• _Exercise directions_
Rewrite the patent excerpt from "20. A mechanism" up to and including "for reciprocating rotation.", putting "oscillating rotation" in place of "reciprocating rotation".

• _Source text_
+---+

18. A mechanism according to claim 17 able to pick up said target
object and lock to said end effector; by moving said end effector
to a position next to said target object with said pick pin aligned
to said pick hole; by moving said end effector to a position for
said lock plate pushed away from said end effector to clear lock
pin out of way of aligned said pick pin and said pick pin hole; by
moving said end effector to a position to engage said pick pin into
respective said pick hole; by moving said end effector to align
said pick pin to a said pick hole; by moving said end effector to a
position to release lock plate and engage lock pin in lock
hole.
19. A mechanism according to claim 17 able to unlock and release
said target object from said end effector; by moving said end
effector to a position to push lock plate and disengage lock pin
from said lock hole; by moving said end effector to a position to
disengage said pick pin from said pick hole; by moving said end
effector to a position away from said target object.
20. A mechanism according to claim 17 wherein shaking sequences on
said end effector link are used generating a shaking sequence by
putting input commands to a said motor for reciprocating rotation.
Description
CROSS REFERENCE TO RELATED APPLICATIONS
[0001] Not Applicable
STATEMENT REGARDING FEDERALLY SPONSORED RESEARCH OR DEVELOPMENT
[0002] Not Applicable
REFERENCE TO SEQUENCE LISTING, A TABLE, OR A COMPUTER PROGRAM
LISTING COMPACT DISC APPENDIX
[0003] Not Applicable
BACKGROUND OF THE INVENTION
[0004] The present invention generally relates to a robotic
mechanism for use in an apparatus for preparing dishes using recipe
steps and cooking conditions coded as a computer program recipe
executed by a kitchen top robotic cooking machine supplied with the
required ingredients with minimal user intervention while adjusting
recipe to tastes of the user.

+---+

• _Entries provided_
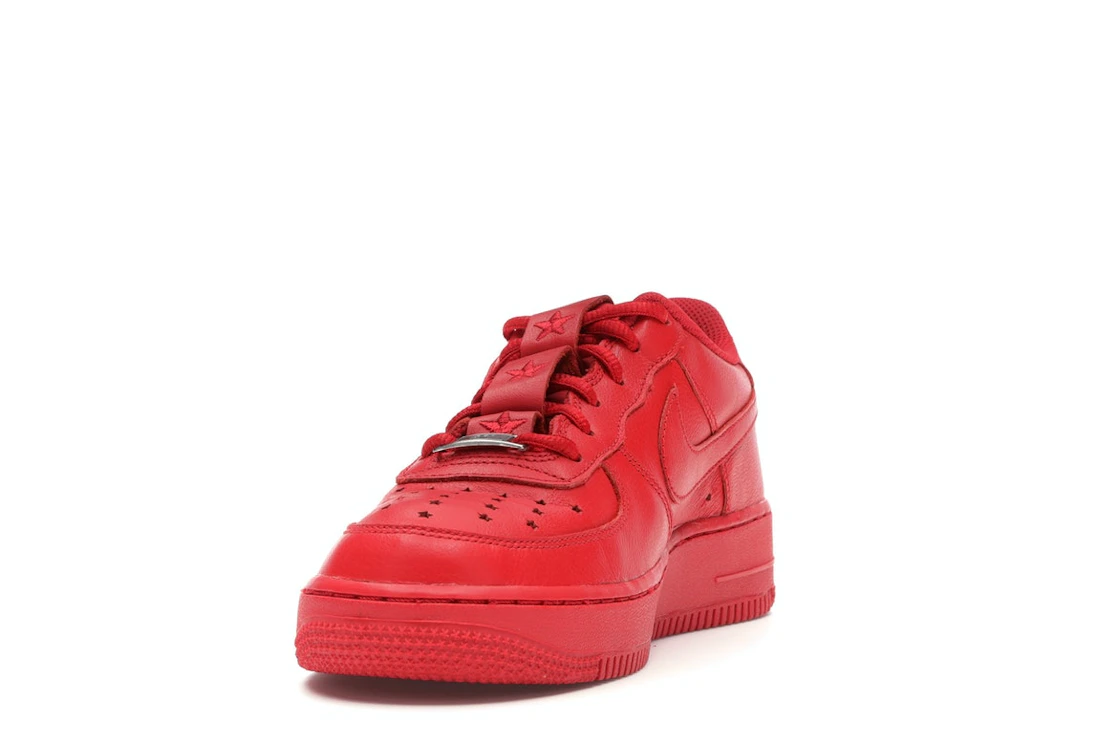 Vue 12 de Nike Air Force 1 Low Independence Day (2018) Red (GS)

+---+

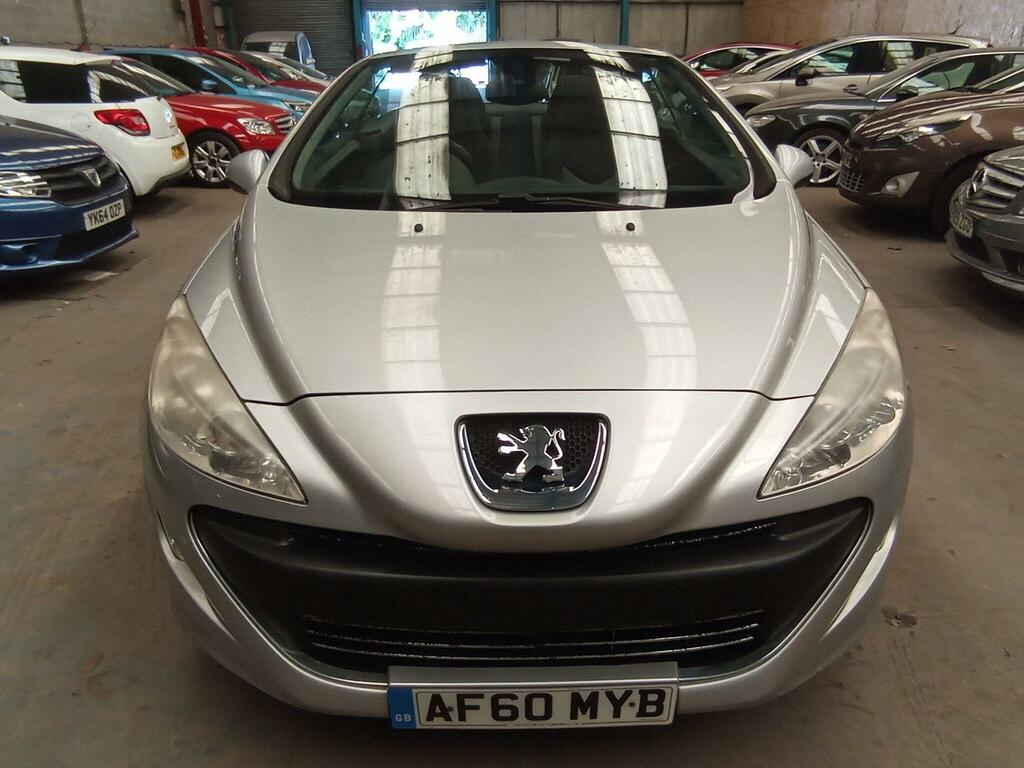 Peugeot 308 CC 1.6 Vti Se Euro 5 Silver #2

+---+

• _Answer_
20. A mechanism according to claim 17 wherein shaking sequences on
said end effector link are used generating a shaking sequence by
putting input commands to a said motor for oscillating rotation.